33. It is clear from the plain reading of the aforesaid clause that the said clause does not import to be an assignment of the Contract entered into between GAIL and petitioner no.1. The word ‘assign’ is used in conjunction with the word ‘work’ and not the Contract. It merely means that petitioner no.1 had engaged Sai Builders (petitioner no.2) to execute the work of “excavation, disposal, filling, shuttering, fabrication, fixing and other work”. Thus, the contention that the Sub- Contractors are “permitted assignees” of petitioner no.1 is misplaced. And, they are not covered under the scope of the definition of the term “Contractor”, as defined under Clause 1.1.[2] of the GCC.
34. The contention that the Contract also provides for various obligations to be performed by the Sub-Contractors is equally erroneous. None of the clauses in the GCC or SCC make a reference to fulfillment of any obligations by the Sub-Contractors towards GAIL. Mr Lahoti had referred to two clauses of the GCC – Clause 43.[4] and 82.[1] – to illustrate his point. The said Clauses are set out below:- “43.[4] The EMPLOYER shall indemnify and save harmless the CONRACTOR from any loss on account of claims against CONTRACTOR for the contributory infringement of patent rights arising out and based upon the claim that the use of the EMPLOYER of the process included in the design prepared by the EMPLOYER and used in the operation of the plant infringes on any patent right. With respect to any subcontract entered into by CONTRACTOR pursuant to the provisions of the relevant clause hereof, the CONTRACTOR shall obtain from the SUB-CONTRACTOR an undertaking to provide the employer with the same patent protection that CONTRACTOR is required to provide under the provisions of this clause. 82.[1] For works like water-proofing, acid and alkali resisting materials, pre-construction soil treatment against termite or any other specialized works etc. the CONTRACTOR shall invariably engage SUB- CONTRACTORS who are specialists in the field and firms of repute and such a SUB-CONTRACTOR shall furnish guarantees for their workmanship to the EMPLOYER, through the CONTRACTOR. In case such a SUB-CONTRACTOR firm is not prepared to furnish a guarantee to the EMPLOYER, the CONTRACTOR shall give that guarantee to the EMPLOYER directly.”
35. It is apparent from a plain reading of Clause 43.[4] that it casts an obligation on the Contractor (petitioner no.1) to obtain from the Sub- Contractors, an undertaking to provide the same patent protection that the Contractor is required to provide. Obviously, if such an undertaking is provided, the same would be enforced on its own terms. The Arbitration Clause under the GCC or the SCC cannot be assumed to be included as a term of the said undertaking unless it is specifically incorporated. Similarly, Clause 82.[1] also does not constitute any contract between GAIL and the Sub-Contractor. It casts an obligation on the Contractor to obtain guarantees in respect of certain specialized works from any sub-contractor that it employs. The said guarantees would also be binding only on the terms as executed by such specialized sub-contractors, in favour of GAIL. Clause 82.[1] also expressly provides that the said guarantees would be through the Contractor.
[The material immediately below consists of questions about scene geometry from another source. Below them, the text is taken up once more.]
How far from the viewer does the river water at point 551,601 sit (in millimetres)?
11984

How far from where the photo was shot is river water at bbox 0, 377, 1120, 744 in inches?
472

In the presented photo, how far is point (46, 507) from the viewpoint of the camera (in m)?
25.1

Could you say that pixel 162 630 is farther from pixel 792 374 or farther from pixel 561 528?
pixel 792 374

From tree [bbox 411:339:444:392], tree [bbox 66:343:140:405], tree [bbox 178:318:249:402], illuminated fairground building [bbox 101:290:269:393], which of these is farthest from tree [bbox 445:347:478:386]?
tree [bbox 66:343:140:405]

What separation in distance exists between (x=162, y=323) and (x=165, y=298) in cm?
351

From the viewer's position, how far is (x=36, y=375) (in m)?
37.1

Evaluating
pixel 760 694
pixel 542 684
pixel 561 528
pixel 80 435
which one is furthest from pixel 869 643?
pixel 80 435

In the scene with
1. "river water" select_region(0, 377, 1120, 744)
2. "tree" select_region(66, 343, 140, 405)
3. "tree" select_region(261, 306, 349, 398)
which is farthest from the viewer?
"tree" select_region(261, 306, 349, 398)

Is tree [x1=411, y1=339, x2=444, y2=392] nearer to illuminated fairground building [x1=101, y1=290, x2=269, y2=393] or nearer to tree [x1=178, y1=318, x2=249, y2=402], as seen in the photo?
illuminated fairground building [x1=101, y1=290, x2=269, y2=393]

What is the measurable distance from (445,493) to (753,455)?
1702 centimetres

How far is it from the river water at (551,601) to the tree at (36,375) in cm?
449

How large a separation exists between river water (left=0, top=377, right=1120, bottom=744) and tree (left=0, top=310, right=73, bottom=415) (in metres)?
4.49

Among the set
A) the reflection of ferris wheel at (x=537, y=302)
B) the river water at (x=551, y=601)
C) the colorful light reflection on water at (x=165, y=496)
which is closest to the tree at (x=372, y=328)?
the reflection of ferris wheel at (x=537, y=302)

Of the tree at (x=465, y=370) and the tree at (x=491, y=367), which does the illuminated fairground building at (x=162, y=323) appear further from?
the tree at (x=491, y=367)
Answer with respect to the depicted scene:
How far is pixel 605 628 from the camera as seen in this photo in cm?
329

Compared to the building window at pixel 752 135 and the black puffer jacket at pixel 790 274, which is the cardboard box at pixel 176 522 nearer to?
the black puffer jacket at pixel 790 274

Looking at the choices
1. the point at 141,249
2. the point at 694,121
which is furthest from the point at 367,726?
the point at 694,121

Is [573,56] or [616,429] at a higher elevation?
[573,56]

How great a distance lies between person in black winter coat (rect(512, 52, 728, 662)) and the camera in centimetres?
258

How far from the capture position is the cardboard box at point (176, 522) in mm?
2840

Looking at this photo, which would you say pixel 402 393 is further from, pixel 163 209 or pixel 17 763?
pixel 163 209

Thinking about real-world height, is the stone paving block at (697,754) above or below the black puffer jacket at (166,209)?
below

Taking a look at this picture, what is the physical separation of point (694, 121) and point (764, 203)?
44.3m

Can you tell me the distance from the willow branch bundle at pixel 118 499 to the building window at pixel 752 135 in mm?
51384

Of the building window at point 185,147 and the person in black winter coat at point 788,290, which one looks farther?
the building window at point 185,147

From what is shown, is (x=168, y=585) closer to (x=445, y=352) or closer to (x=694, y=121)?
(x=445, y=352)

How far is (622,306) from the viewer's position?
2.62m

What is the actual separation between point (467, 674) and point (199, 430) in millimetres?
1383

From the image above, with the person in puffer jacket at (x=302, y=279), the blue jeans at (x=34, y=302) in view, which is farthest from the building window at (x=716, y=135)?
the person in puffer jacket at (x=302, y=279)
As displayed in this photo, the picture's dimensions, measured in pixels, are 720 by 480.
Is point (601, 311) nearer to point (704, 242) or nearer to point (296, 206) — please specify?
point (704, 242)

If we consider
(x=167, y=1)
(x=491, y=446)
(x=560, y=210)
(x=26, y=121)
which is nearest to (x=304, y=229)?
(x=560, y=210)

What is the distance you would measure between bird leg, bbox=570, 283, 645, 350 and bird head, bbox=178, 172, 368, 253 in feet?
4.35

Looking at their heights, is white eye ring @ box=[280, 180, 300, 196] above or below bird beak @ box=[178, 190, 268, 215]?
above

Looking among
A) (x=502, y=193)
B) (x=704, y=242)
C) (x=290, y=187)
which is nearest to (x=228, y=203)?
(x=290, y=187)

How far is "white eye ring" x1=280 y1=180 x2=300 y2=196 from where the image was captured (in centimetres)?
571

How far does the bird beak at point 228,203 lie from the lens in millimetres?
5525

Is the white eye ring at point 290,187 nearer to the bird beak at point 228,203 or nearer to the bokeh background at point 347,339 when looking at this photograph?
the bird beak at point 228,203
36. The contention that GAIL had made payments directly to the Sub-Contractors establishes the existence of a separate contract between GAIL and the Sub-Contractors, is also erroneous. The payments made by GAIL to the Sub-Contractors were made at the instance of petitioner no.1 and on its behalf.
37. Mr Lahoti also referred to the decisions of the Supreme Court in Chloro Controls India (P) Ltd. v. Severn Trent Water Purification Inc. (supra) and Ameet Lalchand Shah v. Rishabh Enterprises (supra), in support of his contention that in such circumstances, nonsignatories to an Arbitration Agreement can also be considered as parties to the Arbitration Agreement.
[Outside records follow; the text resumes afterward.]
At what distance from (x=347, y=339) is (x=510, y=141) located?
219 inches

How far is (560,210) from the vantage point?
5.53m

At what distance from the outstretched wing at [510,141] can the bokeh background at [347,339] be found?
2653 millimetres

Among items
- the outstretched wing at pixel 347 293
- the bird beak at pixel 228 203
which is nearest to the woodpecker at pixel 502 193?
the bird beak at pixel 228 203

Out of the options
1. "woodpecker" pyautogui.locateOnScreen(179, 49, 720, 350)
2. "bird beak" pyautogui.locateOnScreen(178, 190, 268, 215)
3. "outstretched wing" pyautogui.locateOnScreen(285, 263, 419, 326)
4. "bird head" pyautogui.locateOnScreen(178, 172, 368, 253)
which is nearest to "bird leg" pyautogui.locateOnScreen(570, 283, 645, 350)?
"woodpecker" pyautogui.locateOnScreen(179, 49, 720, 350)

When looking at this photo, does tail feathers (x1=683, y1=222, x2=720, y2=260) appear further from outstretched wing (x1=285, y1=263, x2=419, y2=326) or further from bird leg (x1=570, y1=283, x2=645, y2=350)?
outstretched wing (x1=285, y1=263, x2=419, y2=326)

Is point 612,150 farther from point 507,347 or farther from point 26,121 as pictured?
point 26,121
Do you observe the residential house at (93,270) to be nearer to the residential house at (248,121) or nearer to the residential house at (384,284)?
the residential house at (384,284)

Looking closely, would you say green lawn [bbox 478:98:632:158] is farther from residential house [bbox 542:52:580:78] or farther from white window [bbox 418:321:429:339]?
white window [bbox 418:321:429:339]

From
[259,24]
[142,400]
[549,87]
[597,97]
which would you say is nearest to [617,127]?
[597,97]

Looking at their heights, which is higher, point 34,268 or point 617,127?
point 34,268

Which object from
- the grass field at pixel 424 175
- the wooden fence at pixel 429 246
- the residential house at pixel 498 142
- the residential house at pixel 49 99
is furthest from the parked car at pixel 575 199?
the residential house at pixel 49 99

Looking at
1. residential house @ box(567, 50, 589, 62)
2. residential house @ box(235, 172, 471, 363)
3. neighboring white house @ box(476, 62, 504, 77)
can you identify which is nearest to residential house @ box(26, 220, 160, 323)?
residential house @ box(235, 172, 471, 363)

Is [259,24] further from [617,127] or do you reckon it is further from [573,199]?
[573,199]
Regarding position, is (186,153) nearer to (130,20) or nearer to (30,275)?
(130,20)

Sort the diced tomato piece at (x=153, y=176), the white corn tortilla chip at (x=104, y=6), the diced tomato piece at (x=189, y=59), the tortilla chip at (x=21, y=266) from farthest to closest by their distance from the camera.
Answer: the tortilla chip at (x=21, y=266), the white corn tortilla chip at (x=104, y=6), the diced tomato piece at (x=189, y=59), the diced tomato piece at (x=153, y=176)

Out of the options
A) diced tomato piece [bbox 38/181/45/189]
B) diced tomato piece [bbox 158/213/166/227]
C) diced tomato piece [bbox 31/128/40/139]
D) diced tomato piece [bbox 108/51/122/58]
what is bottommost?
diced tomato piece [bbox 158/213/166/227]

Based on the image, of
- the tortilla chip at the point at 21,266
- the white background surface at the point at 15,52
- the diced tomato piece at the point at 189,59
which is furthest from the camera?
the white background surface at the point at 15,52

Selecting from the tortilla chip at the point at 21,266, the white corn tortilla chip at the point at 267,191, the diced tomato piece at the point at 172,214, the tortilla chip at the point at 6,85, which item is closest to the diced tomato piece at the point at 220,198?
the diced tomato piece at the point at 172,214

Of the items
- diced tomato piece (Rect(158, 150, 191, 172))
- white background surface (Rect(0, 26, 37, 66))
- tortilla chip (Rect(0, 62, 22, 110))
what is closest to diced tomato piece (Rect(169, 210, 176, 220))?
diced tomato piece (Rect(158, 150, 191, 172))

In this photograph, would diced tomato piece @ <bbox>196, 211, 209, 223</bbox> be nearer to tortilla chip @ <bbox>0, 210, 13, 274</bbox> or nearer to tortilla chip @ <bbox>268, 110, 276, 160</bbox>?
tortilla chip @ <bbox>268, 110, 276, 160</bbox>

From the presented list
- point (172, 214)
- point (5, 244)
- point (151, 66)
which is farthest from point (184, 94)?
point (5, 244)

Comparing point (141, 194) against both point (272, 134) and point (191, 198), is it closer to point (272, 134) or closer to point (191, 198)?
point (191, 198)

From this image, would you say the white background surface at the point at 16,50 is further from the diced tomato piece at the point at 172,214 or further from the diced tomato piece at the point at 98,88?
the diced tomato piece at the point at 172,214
38. The reliance placed on the said decision is misplaced. In Chloro Controls India (P) Ltd. v. Severn Trent Water Purification Inc. (supra), the Supreme Court had explained that non-signatories or third parties could be subjected to Arbitration without their prior consent in certain exceptional circumstances. In that case, the Supreme Court was examining a composite transaction, which was effected through various subsidiary agreements. It is in that context, the Supreme Court had observed as under:- “73. A non-signatory or third party could be subjected to arbitration without their prior consent, but this would only be in exceptional cases. The court will examine these exceptions from the touchstone of direct relationship to the party signatory to the arbitration agreement, direct commonality of the subject-matter and the agreement between the parties being a composite transaction. The transaction should be of a composite nature where performance of the mother agreement may not be feasible without aid, execution and performance of the supplementary or ancillary agreements, for achieving the common object and collectively having bearing on the dispute. Besides all this, the court would have to examine whether a composite reference of such parties would serve the ends of justice. Once this exercise is completed and the court answers the same in the affirmative, the reference of even non-signatory parties would fall within the exception afore-discussed.”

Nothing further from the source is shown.